Regardless, the decision to re-open right now is in politicians' hands, and Kaplan expects those calls will be made at different times depending on which regions get the pandemic under control first. He expects at least some GameWorks locations to re-open within 30 days.

Even if he's right about that, the impact on GameWorks' business will be felt for considerably longer.

"Once we re-open, it's not like people are going to snap right back," Kaplan says. "Every family has their own set of circumstances. Some people lost their job. Some came out of this totally unscathed. Some people are frankly afraid to come out because they think the virus is going to come right back. It's going to take a little bit of time for things to normalize. That's what we expect. Even when we re-open, there's going to be a period of consumers regaining their confidence."

"The deeper we have to cut, the longer we're down. We're a microcosm of the economy as a whole"

There's also the issue of landlords, food suppliers, liquor distributors, and the businesses they lease games from. They're all dealing with the same shutdown, and some of those partners may go under before business resumes.
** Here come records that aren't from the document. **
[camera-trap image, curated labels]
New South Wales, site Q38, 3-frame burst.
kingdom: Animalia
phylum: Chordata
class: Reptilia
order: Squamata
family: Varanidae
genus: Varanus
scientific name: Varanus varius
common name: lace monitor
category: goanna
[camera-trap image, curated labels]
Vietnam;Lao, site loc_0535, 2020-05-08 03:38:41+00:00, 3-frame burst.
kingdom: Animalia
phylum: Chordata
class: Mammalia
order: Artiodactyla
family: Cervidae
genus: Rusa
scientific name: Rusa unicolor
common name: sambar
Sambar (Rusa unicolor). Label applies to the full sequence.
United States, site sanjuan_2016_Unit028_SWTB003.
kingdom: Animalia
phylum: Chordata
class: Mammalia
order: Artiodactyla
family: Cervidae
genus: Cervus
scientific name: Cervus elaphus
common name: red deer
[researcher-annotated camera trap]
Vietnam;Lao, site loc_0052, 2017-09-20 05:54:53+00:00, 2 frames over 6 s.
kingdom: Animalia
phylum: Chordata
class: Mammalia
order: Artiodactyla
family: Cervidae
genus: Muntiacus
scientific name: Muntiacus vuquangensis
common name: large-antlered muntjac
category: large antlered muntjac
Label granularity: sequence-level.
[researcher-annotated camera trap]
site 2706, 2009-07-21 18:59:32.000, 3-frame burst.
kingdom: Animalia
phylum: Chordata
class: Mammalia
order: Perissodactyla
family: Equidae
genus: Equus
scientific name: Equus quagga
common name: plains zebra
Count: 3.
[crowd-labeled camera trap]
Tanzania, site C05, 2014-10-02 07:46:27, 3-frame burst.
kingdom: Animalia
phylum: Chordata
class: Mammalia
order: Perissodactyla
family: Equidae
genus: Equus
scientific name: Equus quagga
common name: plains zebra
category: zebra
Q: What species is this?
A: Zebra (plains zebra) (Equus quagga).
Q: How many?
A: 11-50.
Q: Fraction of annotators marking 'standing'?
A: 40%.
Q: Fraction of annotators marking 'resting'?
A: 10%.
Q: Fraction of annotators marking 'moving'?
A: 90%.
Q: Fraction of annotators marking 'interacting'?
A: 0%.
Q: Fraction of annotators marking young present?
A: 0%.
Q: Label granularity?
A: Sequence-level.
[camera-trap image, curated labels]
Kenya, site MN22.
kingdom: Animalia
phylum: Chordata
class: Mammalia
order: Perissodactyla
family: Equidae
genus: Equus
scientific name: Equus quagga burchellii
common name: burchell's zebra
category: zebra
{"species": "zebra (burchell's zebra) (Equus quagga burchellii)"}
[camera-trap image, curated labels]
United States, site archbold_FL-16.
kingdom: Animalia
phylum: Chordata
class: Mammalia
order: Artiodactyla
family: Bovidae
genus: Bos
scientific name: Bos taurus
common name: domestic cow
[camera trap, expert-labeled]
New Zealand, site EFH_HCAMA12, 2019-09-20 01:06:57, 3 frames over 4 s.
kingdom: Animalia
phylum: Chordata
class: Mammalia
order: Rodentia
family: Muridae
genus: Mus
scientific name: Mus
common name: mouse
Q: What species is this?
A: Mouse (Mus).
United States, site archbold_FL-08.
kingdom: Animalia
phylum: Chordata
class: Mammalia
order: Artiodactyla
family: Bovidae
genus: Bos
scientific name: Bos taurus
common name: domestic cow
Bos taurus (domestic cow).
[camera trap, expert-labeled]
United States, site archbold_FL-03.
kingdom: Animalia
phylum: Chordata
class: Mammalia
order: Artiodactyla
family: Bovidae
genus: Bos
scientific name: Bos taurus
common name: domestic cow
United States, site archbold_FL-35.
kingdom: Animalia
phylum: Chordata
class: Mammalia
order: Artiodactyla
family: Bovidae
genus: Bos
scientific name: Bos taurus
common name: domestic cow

"In the case of game manufacturers or small kind of mom-and-pops related to that, we may see some attrition," Kaplan says. "On the other hand, online gaming is up 75% so I'm guessing a number of game manufacturers are actually doing better in the crisis."

As for GameWorks, right now Kaplan says each location could likely get back to work with a limited menu the day after local governments give them a green light to resume business. He estimates they could be back to full service within a week. But if the closures stretch on longer, if the company lays off full-time staff and its hourly employees secure work elsewhere in the meantime, it gets trickier to ramp back up.

"The deeper we have to cut, the longer we're down," Kaplan says. "We're a microcosm of the economy as a whole, and I think that's true of any company that's in our boat. The longer you're closed, the longer your staff is not receiving a paycheck from you and have to find other things to do to feed themselves and their families, the harder it is to start back up."

This is one area where the customer base being slow to return may be in GameWorks' favor. Kaplan notes that a skeleton crew of staff may not be able to handle the locations at pre-pandemic capacity, but a gradual return to normal would give them an opportunity to likewise ramp-up the operation over time. Finally, we ask Kaplan if there's any kind of silver lining to see in the current situation.

"As a business, the only silver lining would be if we could somehow increase our market share in a market where a lot of companies don't make it," he says. "And that's not how I wish to gain market share, but that is the reality of the world.

"And on a personal level, it's kind of nice to be on a conference call and there's my 18 year-old working on her high school homework on a Zoom video conference. It's a real chance for families to reconnect. From a societal perspective, the biggest thing is this is a unifying event in what was a somewhat polarized society."